At the 2002 Annual Meeting, two Class II directors will be elected. The
proxies named on the enclosed proxy intend to vote for the election of the
nominees for Class II directors, Peter Hoetzinger and James D. Forbes. Proxies
cannot be voted for a greater number of directors than the number nominated.
Peter Hoetzinger, a nominee for a Class II director, is presently a
member of the Board of Directors, having served continuously as a director since
March 1994. Mr. Hoetzinger is also presently serving as Vice Chairman of the
Board and President of the Company. He has indicated a willingness to serve;
however, in the event he should become unable to serve as a director, the proxy
will be voted in accordance with the best judgment of the persons acting under
the proxy.
James D. Forbes, a nominee for a Class II director, is presently a
member of the Board of Directors, having served continuously as a director since
March 1994. He has indicated a willingness to serve; however, in the event he
should become unable to serve as a director, the proxy will be voted in
accordance with the best judgment of the persons acting under the proxy.
The information concerning Mr. Hoetzinger and Mr. Forbes, the nominees
for the Class II directors, is set forth above under "Information Concerning
Directors and Executive Officers."
THE BOARD OF DIRECTORS RECOMMENDS A VOTE FOR THE ABOVE NOMINEES.
12
INDEPENDENT ACCOUNTANTS
Grant Thornton LLP ("Grant Thornton") was the Company's independent
public accounting firm for the fiscal year ending December 31, 2001. The Audit
Committee has recommended, and the Board of Directors has selected Grant
Thornton to again be the Company's independent accountants for the fiscal year
ending December 31, 2002. A representative of Grant Thornton is expected to be
present at the Annual Meeting via telephone and/or web cast, to make a statement
and/or to respond to appropriate questions.

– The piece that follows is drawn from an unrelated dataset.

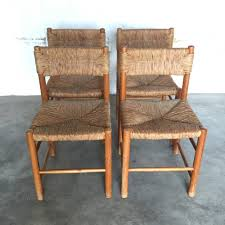 set of 4 french pine chairs by charlotte perriand for sentou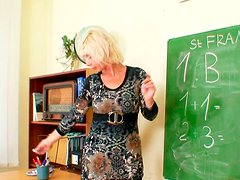 Kinky teacher Lukava pleases her snatch in the staffroom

REPORT OF THE AUDIT COMMITTEE
Notwithstanding anything to the contrary set forth in any of the
Company's filings under the Securities Act of 1933 or the Securities Exchange
Act of 1934, the following report of the Audit Committee shall not be
incorporated by reference into any such filings and shall not otherwise be
deemed filed under such acts.
In accordance with its written charter adopted by the Board of
Directors, the Audit Committee assists the Board of Directors with fulfilling
its oversight responsibility regarding the quality and integrity of the
accounting, auditing and financial reporting practices of the Company.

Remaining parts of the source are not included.